Когда президент Ирана Хасан Рухани встречался в прошлую пятницу с журналистами в Нью-Йорке, он подчеркнуто заметил, что Иран и Россия не объединяют усилия в составе «коалиции» в Сирии. Они делятся разведывательными сведениями. Они обсуждают стратегию. Они постоянно поддерживают связь. Но коалиция? Нет.
Спустя два дня правительство Ирака тоже объявило, что делится разведывательными сведениями с Россией, Ираном и Сирией. Так что, пожалуй, Рухани выражался буквально, когда отрицал наличие коалиции с Россией — ведь в действительности у Ирана коалиция с Россией, Ираком и Сирией.
Рассказывая о некоалиционной коалиции, Рухани без колебаний подчеркнул, что взгляды Тегерана на ситуацию в Сирии очень близки взглядам русских. Он назвал их «зеркальными». Затем, вспоминая о своей беседе с Владимиром Путиным накануне создания российской военной группировки в Сирии, он рассказал о выраженном российским президентом желании вмешаться в ситуацию в этой стране, дабы начать «более эффективную» кампанию против «Исламского государства».
Более эффективную, чем у кого, спросите вы. (А надо ли спрашивать?) Смысл понятен. Путин, который считает крах в Сирии местной проблемой режима в Дамаске, играющего роль бастиона в борьбе с распространением экстремизма и с его проникновением в российское подбрюшье, не очень-то высоко оценивает действия против ИГИЛ, которые идут под руководством США. На самом деле, выступая в понедельник в Организации Объединенных Наций, Путин дал понять, что США ничего не делают для борьбы с ИГИЛ, заявив: «Надо наконец признать, что кроме правительственных войск президента Асада, а также курдского ополчения в Сирии с „Исламским государством“ и другими террористическими организациями реально никто не борется».

● **Что требуется**: Пожалуйста, выпишите из отрывка о Рухани и Сирии точный фрагмент: начните с места, где стоят слова «Когда президент Ирана», и остановитесь после слов «Но коалиция? Нет.».

● **Представленные данные**:
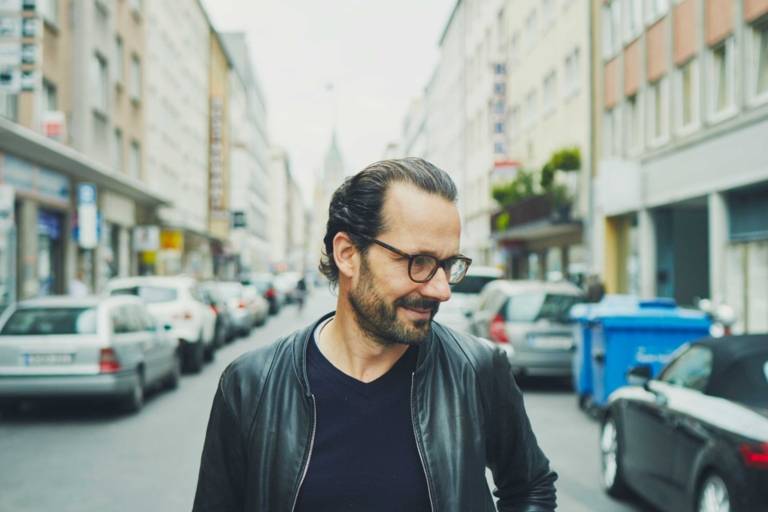 Portrait of the industrial designer Konstantin Grcic on a street in Munich.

● **Выполненное задание**:
Когда президент Ирана Хасан Рухани встречался в прошлую пятницу с журналистами в Нью-Йорке, он подчеркнуто заметил, что Иран и Россия не объединяют усилия в составе «коалиции» в Сирии. Они делятся разведывательными сведениями. Они обсуждают стратегию. Они постоянно поддерживают связь. Но коалиция? Нет.